Tony Gatlif
b. 1948, Algiers, Algeria
CONTRIBUTION
Vengo, 2000
Film, 90′
Vengo is an acclaimed film by Algerian-born French filmmaker of Roma ethnicity Tony Gatlif, which closed the 57th Venice International Film Festival. It is in fact a ‘nonsense’ film made up of a series of wonderful performances by flamenco and non-flamenco artists, with Orestes Villasan Rodríguez as the star of this intense musical. On one hand, it is interesting to see Gatlif ’s use of the orientalist fantasies that have characterised stories set in a mythological Andalusia ever since Mérimée’s Carmen: bandits, smugglers, borders, doomed love, prostitutes, marginality, crime. The innovation that disrupted all points of view is Orestes: his anti-normative walking is, in itself, the leitmotif and main metaphor of the film. Suffice to say that the final script was written after most of the footage had been filmed.
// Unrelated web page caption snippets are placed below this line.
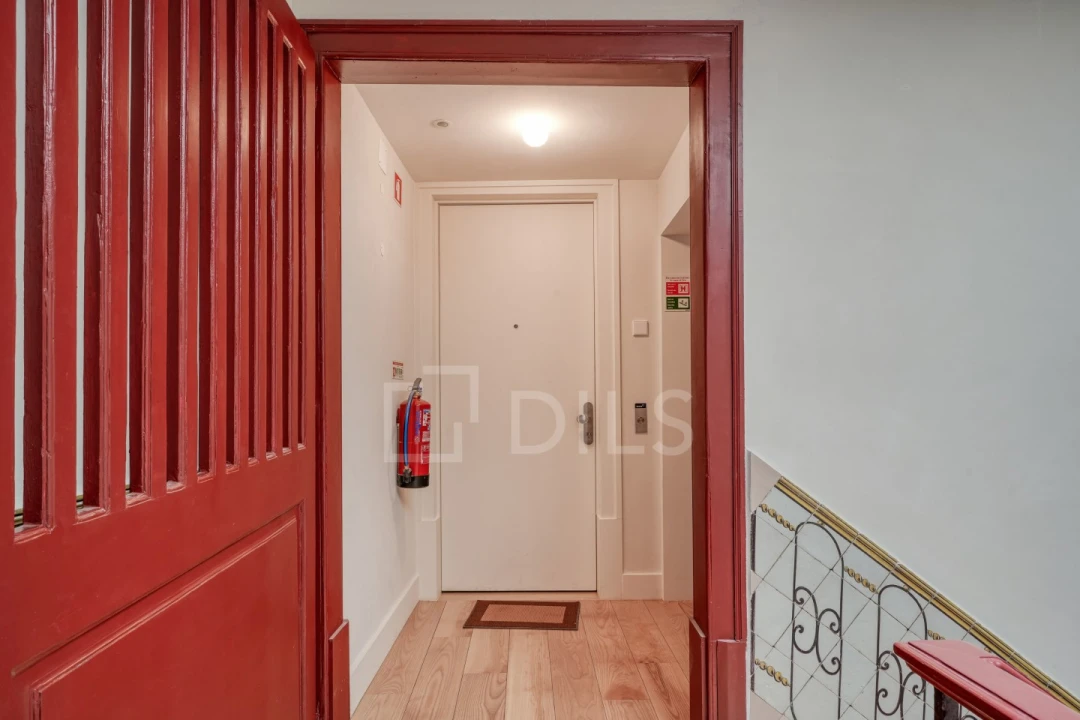 Apartamento T1 para Venda em Santa Maria Maior Foto 22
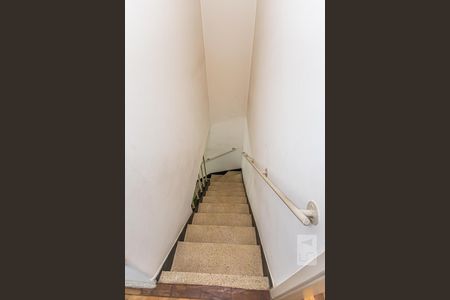 Escada de casa para alugar com 2 quartos, 106m² em Santana, São Paulo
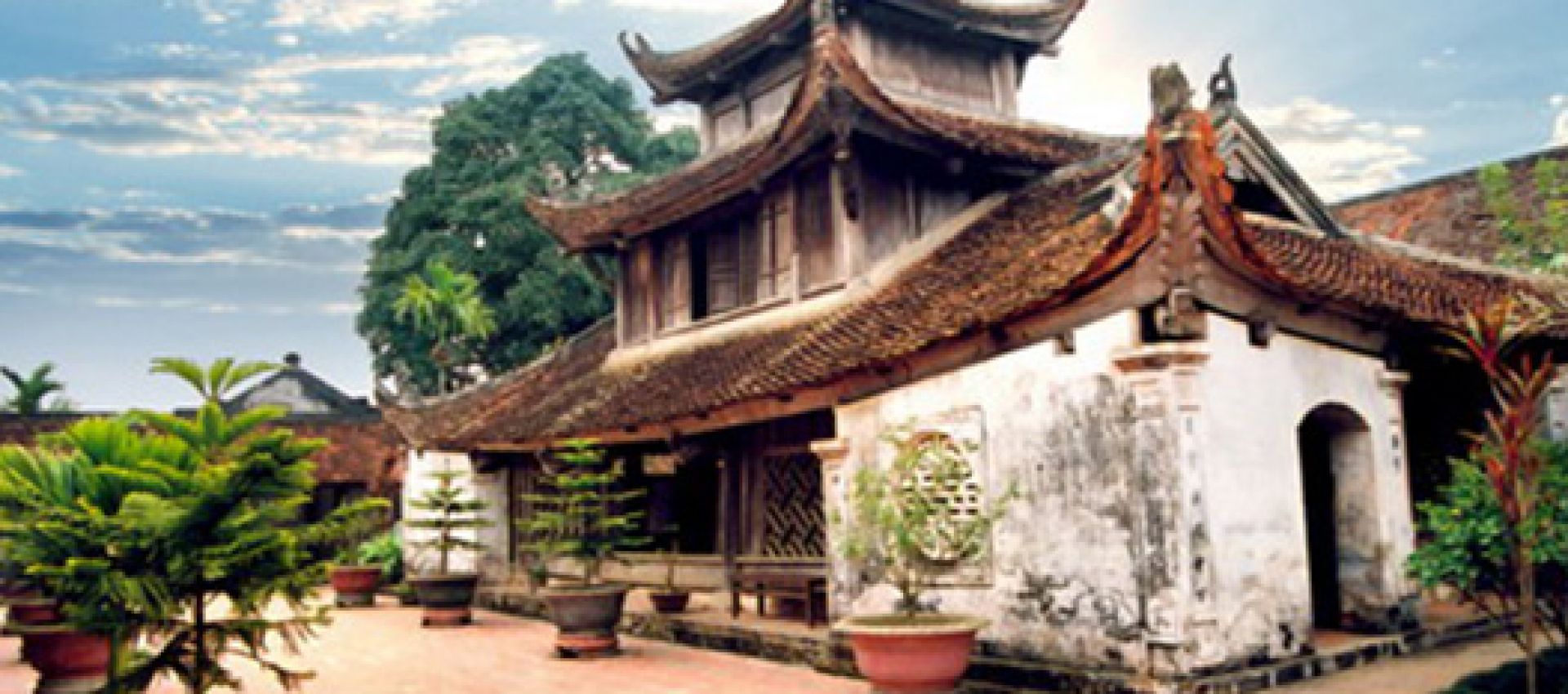 Vietnam Motorbike Tour - 1 Day Hanoi & Typical Village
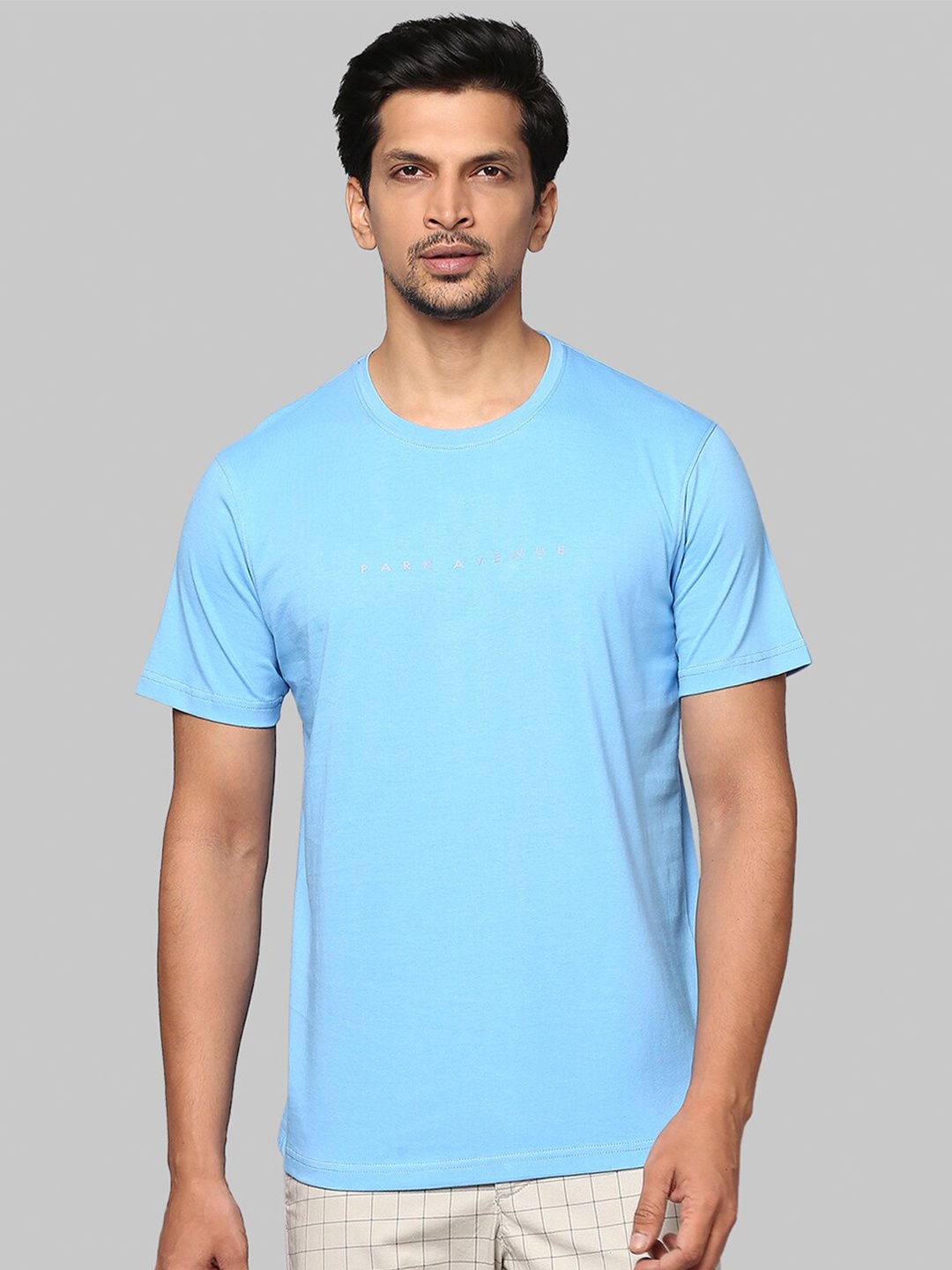 

Park Avenue Men Blue Slim Fit T-shirt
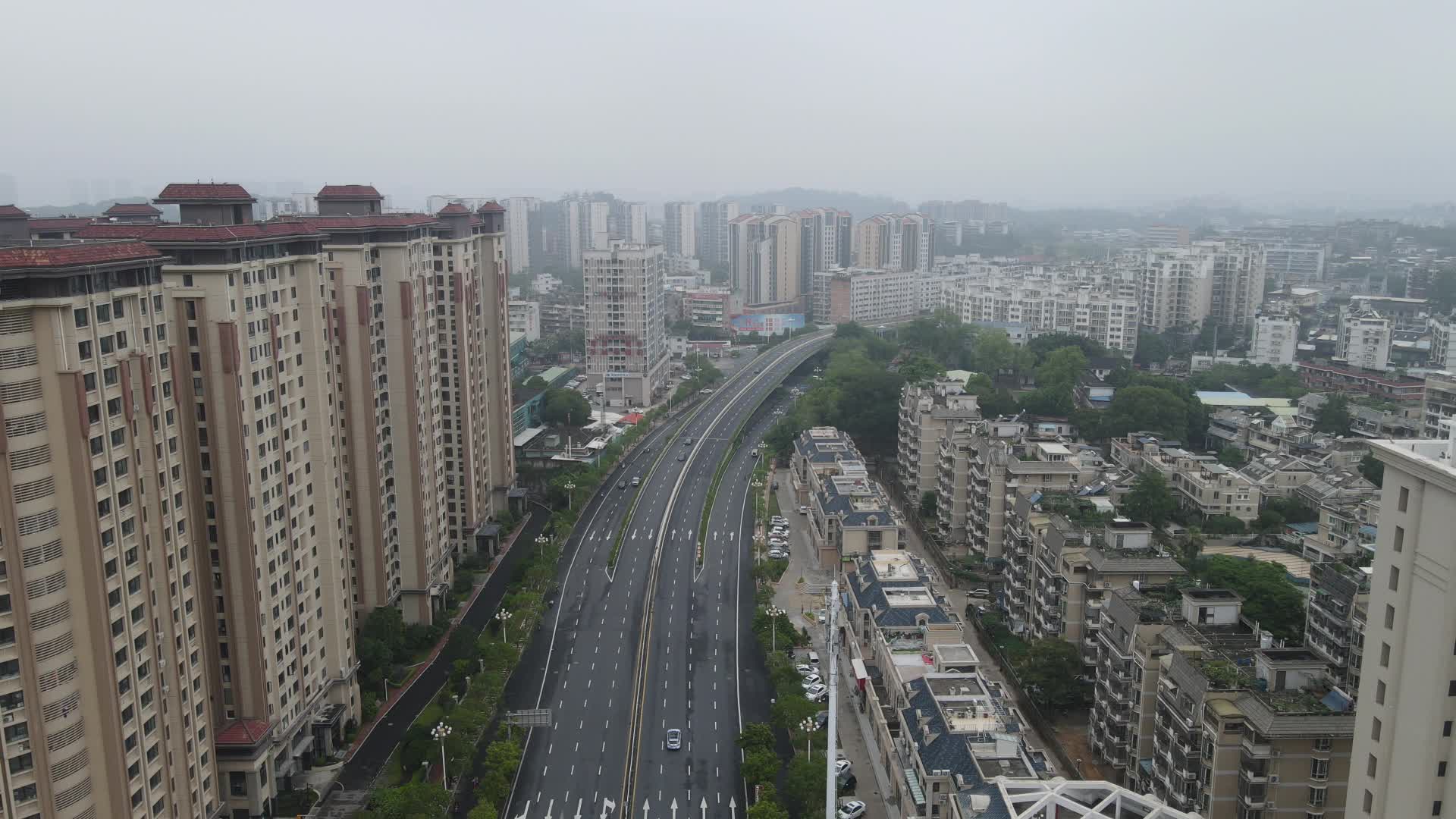 福建漳州城市交通航拍视频视频的预览图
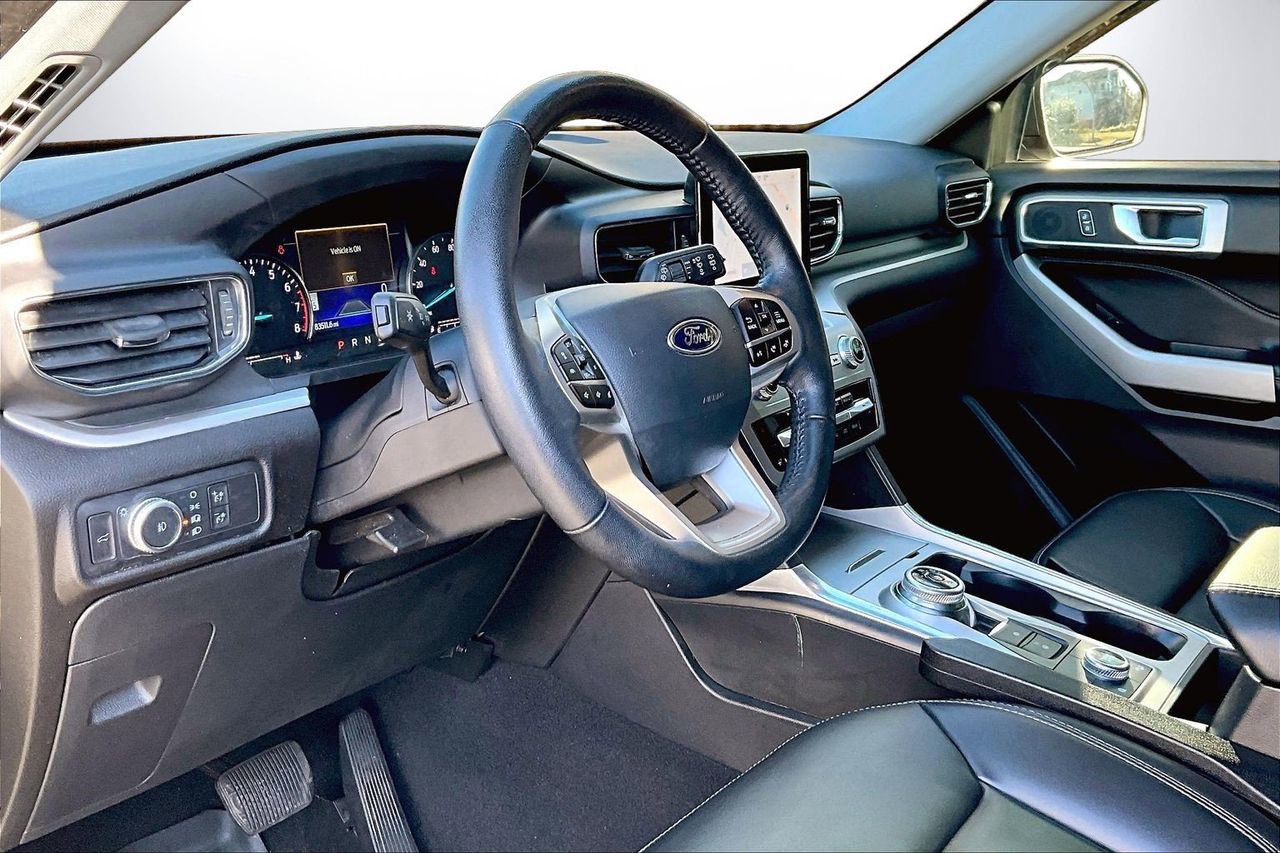 Used 2022 Ford Explorer XLT w/ Equipment Group 202A image 19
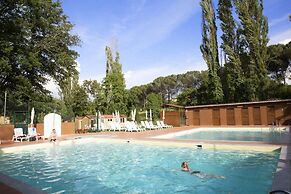 hu Firenze Certosa camping in town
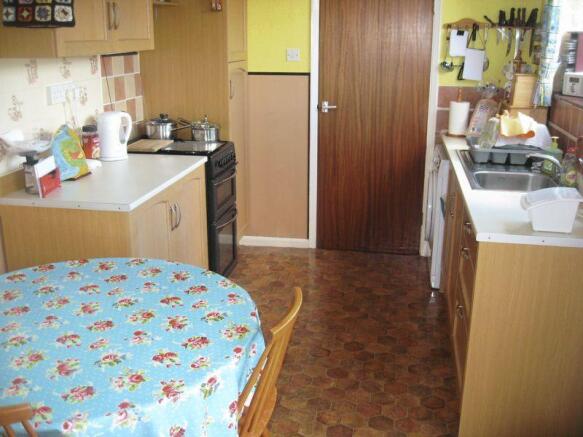 KITCHEN/DINER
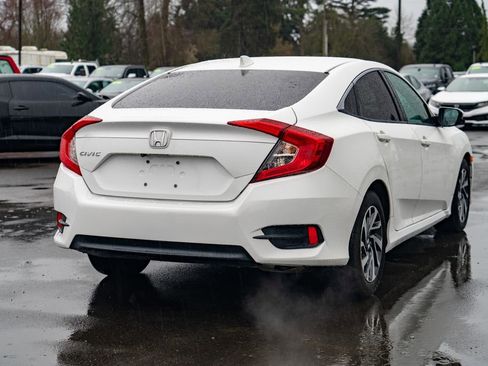 Used 2018 Honda Civic EX image 10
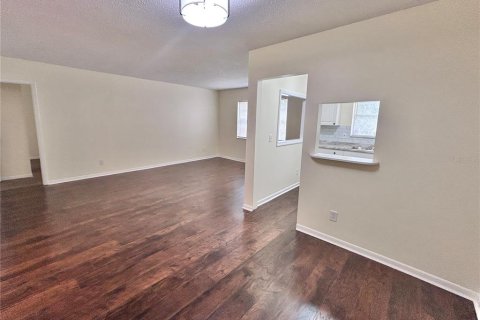 Condo in Saint Petersburg, Florida, 2 bedrooms  № 2239274 - photo 8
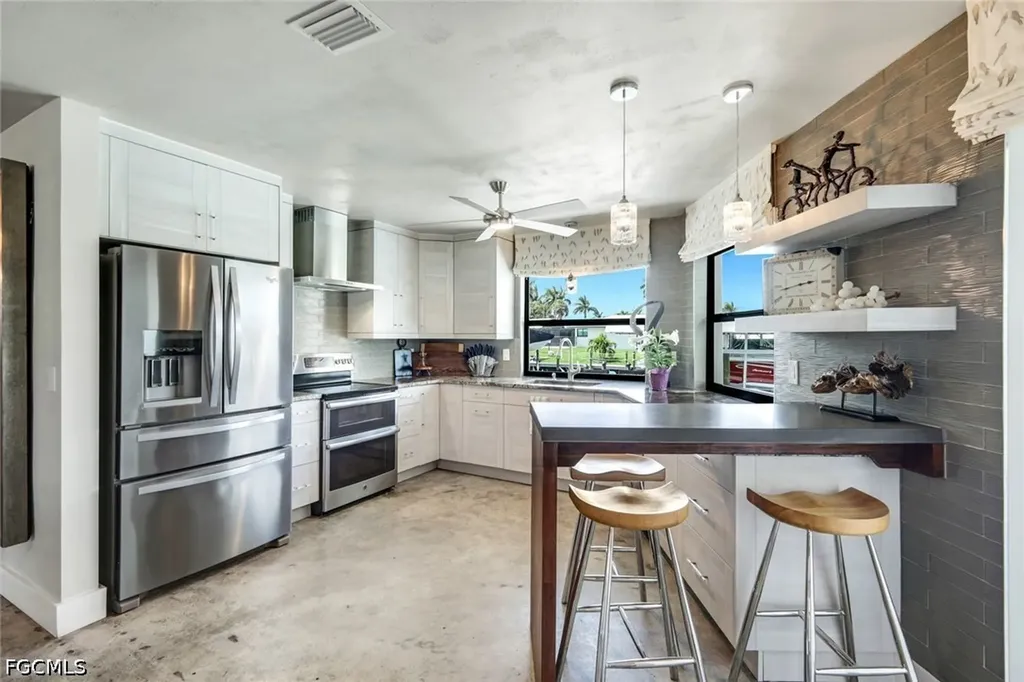 409 Tower Drive Cape Coral FL 33904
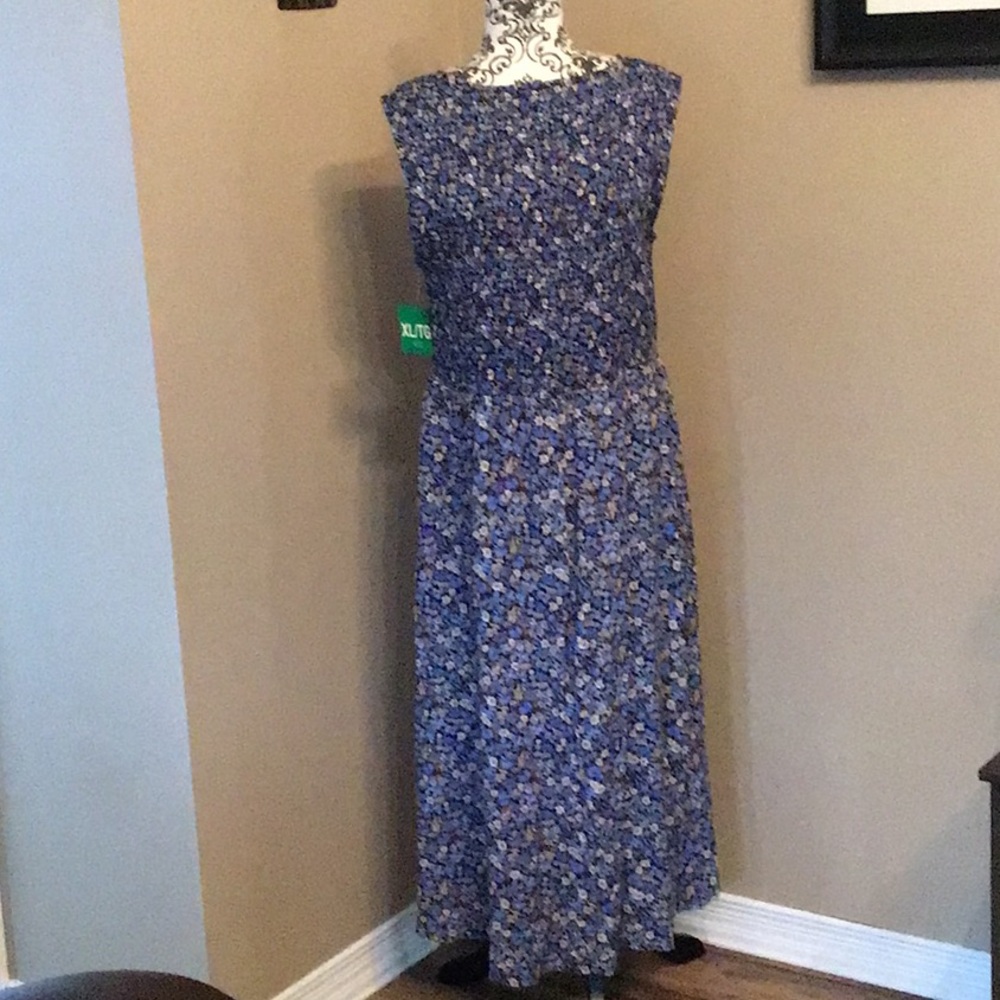 Nautica pull over no sleeve midi length dress,elastic body, new with tags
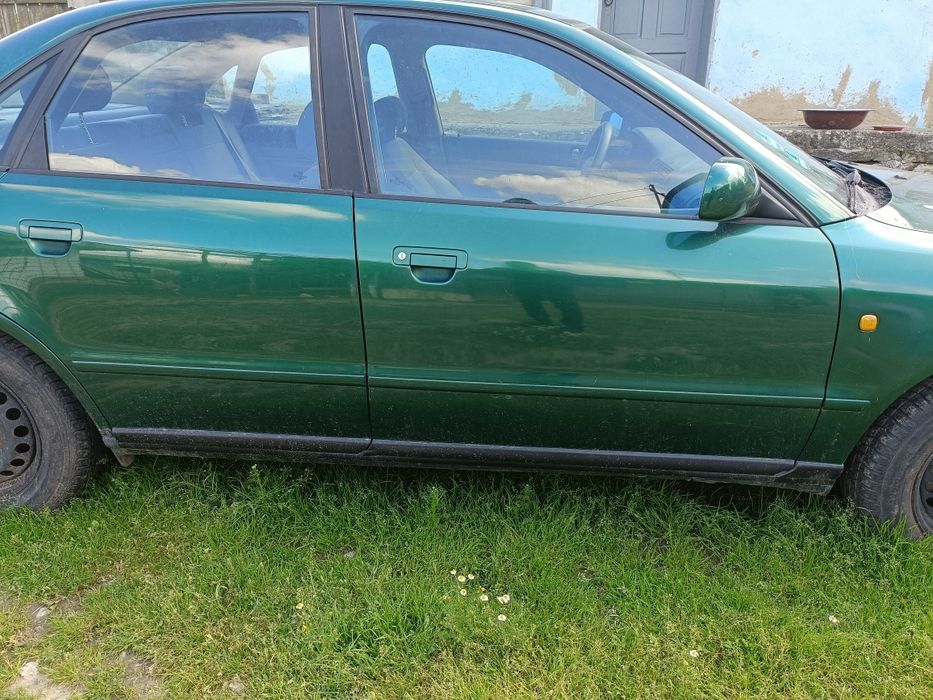 AUDI A4 1998 — imagine 3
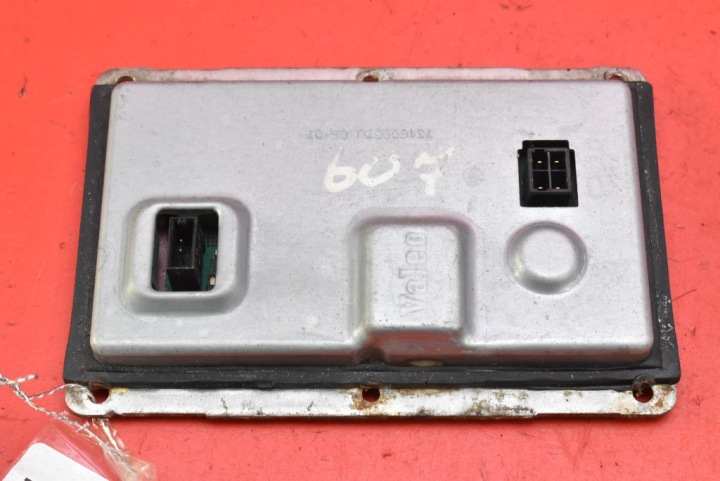 Unité de contrôle XENON KSENON Droit VOLVO XC90 1 et 02-06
With a manifesto-like power, Vengo introduced the disabled hero in a culture (flamenco) with a tradition of dancers with a disability, from Balthasar Maté, ‘El Mate sin pies’ (footless Mate), to the maestro Enrique ‘El cojo’ (the cripple), founder of the Sevillian School of dance. During the entire film, nobody in the world of the marginal Roma draws attention to Orestes’ supposed impairment. His disability is discriminating only within mainstream society and the welfare state, something which Vengo subtly criticises. For this reason, Orestes has been described as a ‘corrective factor’ for our perception, and the key to the film.
Tony Gatlif is the quintessential Roma filmmaker, with a long list of masterful films behind him, including the medium-length Canta gitano and the feature Corre Gitano, both released in 1982 and both featuring Mario Maya; Les Princes (1983), produced by Gérard Lebovici and promoted by Guy Debord; Latcho Drom (1993); Mondo (1995); and Gadjo dilo (1997), singular masterpieces on the understanding of the world of the Roma, ‘gypsy’ or gitano – terms that are synonymous but also different – and Transilvania (2006), Gatlif ’s – pure rhetoric! – take on horror films.